1944
Marguerite Duras
Estamos en 1944. Escribo desde las ruinas de
una Europa devastada por la intolerancia. Otra vez, los refugiados pueblan las
carreteras y las mujeres y los hombres, malditos en su desesperación, esperan a
los otros, a sus amados, en la zozobra.
Otra vez, el Mediterráneo es
testigo de la iniquidad. La esvástica ondea en 1944 sobre unas rocosas islas griegas.
Todo el mundo arde de venganza y los refugiados atraviesan las fronteras sin
que nadie los acoja. Sin que ningún barco los recoja. “Los que salven vidas
serán considerados delincuentes”, rezan los edictos de los poderosos italianos,
hartos de salvar familias y seres convertidos en despojos. Los poderosos que un
día fueron pobres, desembarcaron por miles, no con un barco sino con cientos de
barcos en todo rincón donde pudieron desembarcar. Poblaron países enteros, como
Argentina, fundaron barrios y fueron admirados por su pujanza. Esos mismos italianos
hoy prefieren que 250 personas mueran antes que recibirlos en sus costas.

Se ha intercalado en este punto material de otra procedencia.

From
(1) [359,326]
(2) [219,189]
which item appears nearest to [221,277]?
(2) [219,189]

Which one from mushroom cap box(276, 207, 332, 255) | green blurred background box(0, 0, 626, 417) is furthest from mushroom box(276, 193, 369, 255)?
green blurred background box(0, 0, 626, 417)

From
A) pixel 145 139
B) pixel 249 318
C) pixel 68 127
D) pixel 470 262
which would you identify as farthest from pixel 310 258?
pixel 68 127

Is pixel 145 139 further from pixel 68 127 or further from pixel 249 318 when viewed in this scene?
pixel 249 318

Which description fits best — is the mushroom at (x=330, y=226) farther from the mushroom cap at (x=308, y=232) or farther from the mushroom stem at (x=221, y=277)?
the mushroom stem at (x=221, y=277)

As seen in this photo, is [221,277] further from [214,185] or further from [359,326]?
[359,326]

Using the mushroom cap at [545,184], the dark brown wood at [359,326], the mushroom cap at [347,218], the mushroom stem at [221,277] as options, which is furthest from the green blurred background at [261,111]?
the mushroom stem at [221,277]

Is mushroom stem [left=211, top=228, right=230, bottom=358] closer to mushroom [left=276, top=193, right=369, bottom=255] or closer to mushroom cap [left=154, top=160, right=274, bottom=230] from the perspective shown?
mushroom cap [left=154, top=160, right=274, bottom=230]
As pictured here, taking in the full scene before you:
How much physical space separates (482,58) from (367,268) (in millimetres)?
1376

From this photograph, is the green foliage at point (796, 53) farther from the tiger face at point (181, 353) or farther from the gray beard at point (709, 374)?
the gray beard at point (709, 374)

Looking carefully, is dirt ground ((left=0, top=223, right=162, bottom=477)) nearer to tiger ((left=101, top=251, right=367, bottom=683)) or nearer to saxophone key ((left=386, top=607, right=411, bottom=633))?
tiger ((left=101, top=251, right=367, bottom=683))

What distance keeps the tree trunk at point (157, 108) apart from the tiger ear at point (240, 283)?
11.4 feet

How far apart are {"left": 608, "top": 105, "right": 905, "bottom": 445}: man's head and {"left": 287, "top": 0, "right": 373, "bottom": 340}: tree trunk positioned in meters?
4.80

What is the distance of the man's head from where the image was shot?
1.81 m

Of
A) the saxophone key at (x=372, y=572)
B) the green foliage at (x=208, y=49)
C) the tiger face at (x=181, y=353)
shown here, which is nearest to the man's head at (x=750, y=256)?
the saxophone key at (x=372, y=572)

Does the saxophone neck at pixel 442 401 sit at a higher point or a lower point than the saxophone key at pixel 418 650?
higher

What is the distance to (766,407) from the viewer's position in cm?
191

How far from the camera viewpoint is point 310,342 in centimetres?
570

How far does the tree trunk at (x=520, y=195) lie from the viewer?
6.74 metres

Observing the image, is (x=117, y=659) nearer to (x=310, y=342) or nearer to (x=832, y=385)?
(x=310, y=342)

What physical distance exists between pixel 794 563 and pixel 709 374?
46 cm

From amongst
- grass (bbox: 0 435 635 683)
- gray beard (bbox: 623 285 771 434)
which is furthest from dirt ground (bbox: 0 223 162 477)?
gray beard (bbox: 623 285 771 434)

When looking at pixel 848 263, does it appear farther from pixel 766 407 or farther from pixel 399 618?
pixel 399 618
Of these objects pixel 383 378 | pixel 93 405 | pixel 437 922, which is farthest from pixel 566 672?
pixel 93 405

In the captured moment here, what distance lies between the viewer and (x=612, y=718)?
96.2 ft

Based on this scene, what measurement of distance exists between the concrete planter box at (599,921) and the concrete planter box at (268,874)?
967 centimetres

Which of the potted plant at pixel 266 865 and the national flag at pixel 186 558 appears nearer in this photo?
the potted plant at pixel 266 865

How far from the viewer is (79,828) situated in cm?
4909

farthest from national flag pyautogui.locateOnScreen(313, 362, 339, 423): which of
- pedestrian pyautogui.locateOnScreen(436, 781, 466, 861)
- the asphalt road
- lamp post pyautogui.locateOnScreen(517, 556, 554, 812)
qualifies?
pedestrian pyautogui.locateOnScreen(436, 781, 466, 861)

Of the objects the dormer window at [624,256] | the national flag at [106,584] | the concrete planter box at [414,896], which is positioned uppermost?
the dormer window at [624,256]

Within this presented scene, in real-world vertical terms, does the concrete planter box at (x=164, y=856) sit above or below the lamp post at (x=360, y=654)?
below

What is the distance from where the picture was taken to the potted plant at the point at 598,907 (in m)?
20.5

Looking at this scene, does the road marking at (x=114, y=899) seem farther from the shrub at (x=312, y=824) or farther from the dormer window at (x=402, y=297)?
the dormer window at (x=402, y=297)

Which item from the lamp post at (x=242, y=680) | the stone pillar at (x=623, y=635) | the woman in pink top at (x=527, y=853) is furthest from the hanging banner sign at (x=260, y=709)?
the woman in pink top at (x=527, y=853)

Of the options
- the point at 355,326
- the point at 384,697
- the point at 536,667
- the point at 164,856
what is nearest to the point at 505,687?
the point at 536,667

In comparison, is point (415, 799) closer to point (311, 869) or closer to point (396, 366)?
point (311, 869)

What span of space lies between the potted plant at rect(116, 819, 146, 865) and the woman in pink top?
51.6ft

Algo está mal diseñado, algo
no tiene sentido en un mundo plagado de inequidad, de injusticia, de miseria y
de explotación. Occidente, opulento, moribundo, envejecido y despojado de
discurso, mira para otro lado, mientras África sucumbe en su propia miseria, la
misma miseria que Occidente cultiva y vigila.
Estados policiales se erigen
sobre el esfuerzo de los débiles, en medio de la especulación sin fin de los
que controlan el capital, las finanzas, el flujo de un dinero impreso en
entidades que tienen dueño. Un dinero que no tiene otro respaldo que la
explotación salvaje de los que están al fondo de la cadena productiva. Obreros
subhumanos, robotizados que producen la plusvalía que permite imprimir esos
billetes, que circulan y vuelven a caer en las manos de los que inventaron la
rueda.
Se levantan más y más muros. A
nadie le importa, realmente, el vecino, salvo como cómplice de un diluido
espíritu de clan, dotado de los sentimientos más racistas y xenófobos que puede
albergar un alma. Una deriva salvaje de la que somos testigos mudos y
cómplices.
Los poderosos, los salvajes,
los oportunistas y los populistas de siempre, los nacionalistas de cartel y los
que dicen ser representantes de un pueblo unido e inalterable, esos son los que
se salvan. El problema no es su discurso poblado de miseria y vacío, de odio al
diferente y de desprecio por el débil. El problema no es su fascismo arraigado
en la piel, su oscuro emblema de miedo y rechazo a todo lo que no sean ellos
mismos. El problema lo tienen quienes comparten ese discurso y lo alimentan con
votos, recursos humanos, dinero y armas.
En ese callejón, en esa
encrucijada, nada la Europa de Heidegger, el rector nazi que hablaba de un Ser
colectivo, la Europa de Spinoza. vilipendiado por rescatar la capacidad de
decidir frente a un Dios todopoderoso. En esa Europa de Freud, Marx, Nietzshe,
se erige otra vez el monstruo asesino.
La memoria se ha echado a
dormir mientras otra vez las carreteras están llenas de refugiados con los
zapatos destrozados y con su cuerpo hecho un espectro, deseosos de reencontrar
su hogar. Margarite Duras espera en Paris a que su amado regrese. Alguien en
un pueblo de Africa ha partido. El mundo no termina de sanar, ni de encontrar
la paz en su giro frenético hacia el vacío. Tan escaso respeto por los millones
de víctimas propias y ajenas que engendró la locura asesina de las banderas y
ahora es lo mismo. Cuerpos en el Mediterráneo, familias destrozadas en la
frontera, víctimas de una hecatombe que se extiende mientras los representantes
del odio inflaman el alma de sus votantes y sus financistas con consignas
claras: ni un inmigrante más.
Nadie hará nada por nadie, como en 1944, mientras no se transformen los últimos vestigios de un capitalismo convertido
en la sombra de su propia limosna. No habrá salvación posible mientras siga
acumulándose el poder y el dinero en el paraíso de los poderosos, ahí donde ni
los que se ahogan en el Mediterráneo ni los que votan a populistas de pacotilla
jamás llegan con sus consignas simplistas de odio y marginación.